◆ Sunulan alıntı:
= = = = =

Döndük yine kürkçü dükkanına. Dün saat akşam dokuza doğru Gaziemir'de kıl payı yakaladık servisi yakalamasına ama önce yer yok dediler. Her şart kabulüm, gerekirse ayakta giderim dedim de, öyle aldılar içeri. Kızımla vedalaşıp ondan ayrılır ayrılmaz saat dokuz olmasını beklemeden hareket etti aracımız. Beklemek anlamsızdı çünkü.
Yirmi kişilik midibüste kaç kişiydik saymadım ama aradaki koridor boşluğuna iğne atsan yere düşmez durumda. Koridor aralarına bir kaç tabure koymuşlar. İnsan kalabalığı arasında ayakta durmaya çalışıyorum. Tutunacak bir yer de yok doğru dürüst. Hemen sağımda tek kişilik koltuğa oturmuş gençten biri, elinde geniş ekran cep telefonu, ha babam mesajlaşıyor birileriyle. Arada telefonlara verdiği yüksek sesli cevaplardan şoför olduğunu anlıyorum.
Ne kadar zaman geçti toplu taşım araçlarına binmediğim. Ön tarafa, yola doğru bakmaya çalışıyorum, boyum yüksek geliyor yolu görmek için. Biraz eğiliyorum ama bu pozisyon yoruyor beni kısa zamanda. Sol tarafımda kasanın üzerine yerleştirilen kapak koltuk görevini görüyor. Bu yapma koltuğa ana kız olduğunu tahmin ettiğim iki kişi, yönleri aracın arkasına bakacak şekilde ters oturuyorlar.
Normal yolcu koltuklarının çoğuna genç ve orta yaşlı erkekler oturmuş. Kimi yorgun, kimi sıkkın bakışlı. Koltukların arasındaki koridorda nereye iliştikleri belli olmayan kızlı erkekli bir sürü çocuk gürültü yapıyor. Koridorun arka tarafına doğru tabureye ilişmiş türbanlı bir kadın ilişiyor gözüme. Tekmili birden insan manzaraları, hepsinin ayrı dertleri, hayalleri var. Benim derdim ise bir an önce bu rahatsızlık verici seyahati tamamlayabilmek. Koltuğuma oturup kitabımı okumaktı hayalim oysa.

= = = = =

◆ Verilen bilgiler:

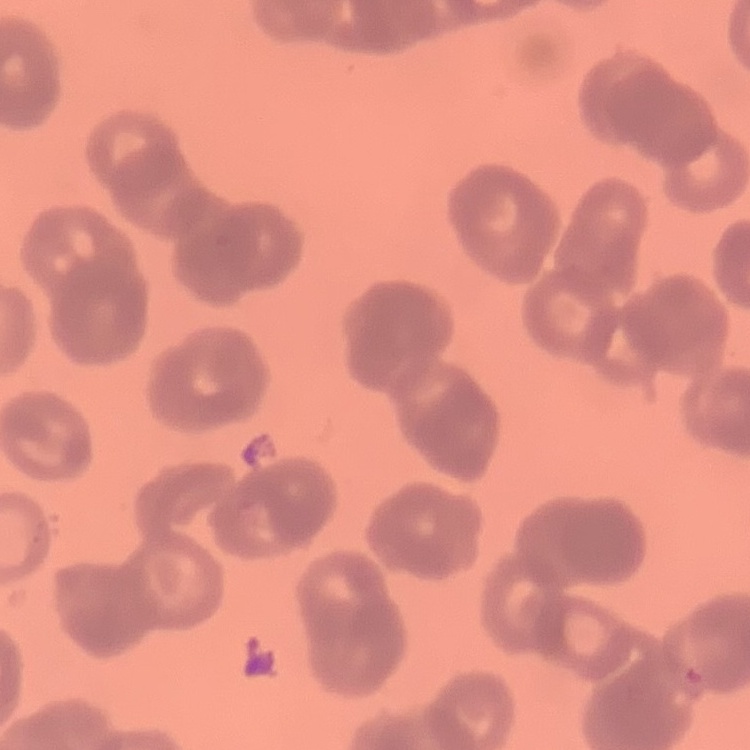 The erythrocytes show rouleaux formation. Thin peripheral smear. Stained with either Field's or Giemsa. Square crop of a larger photomicrograph.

= = = = =

◆ Görevler:
- a) Alıntıda yolculuk yapılan midibüs kaç kişilik olarak anılıyor?
- b) Alıntıda "Ne kadar zaman" ile "okumaktı hayalim oysa." arasındaki kısmı, bu iki ifade de dahil olmak üzere, hiç değiştirmeden geri ver.
Liste bu işlerde hiçbir rol oynamıyor.

◆ Çözümlü yanıtlar:
- a) Yirmi kişilik.

- b)
Ne kadar zaman geçti toplu taşım araçlarına binmediğim. Ön tarafa, yola doğru bakmaya çalışıyorum, boyum yüksek geliyor yolu görmek için. Biraz eğiliyorum ama bu pozisyon yoruyor beni kısa zamanda. Sol tarafımda kasanın üzerine yerleştirilen kapak koltuk görevini görüyor. Bu yapma koltuğa ana kız olduğunu tahmin ettiğim iki kişi, yönleri aracın arkasına bakacak şekilde ters oturuyorlar.
Normal yolcu koltuklarının çoğuna genç ve orta yaşlı erkekler oturmuş. Kimi yorgun, kimi sıkkın bakışlı. Koltukların arasındaki koridorda nereye iliştikleri belli olmayan kızlı erkekli bir sürü çocuk gürültü yapıyor. Koridorun arka tarafına doğru tabureye ilişmiş türbanlı bir kadın ilişiyor gözüme. Tekmili birden insan manzaraları, hepsinin ayrı dertleri, hayalleri var. Benim derdim ise bir an önce bu rahatsızlık verici seyahati tamamlayabilmek. Koltuğuma oturup kitabımı okumaktı hayalim oysa.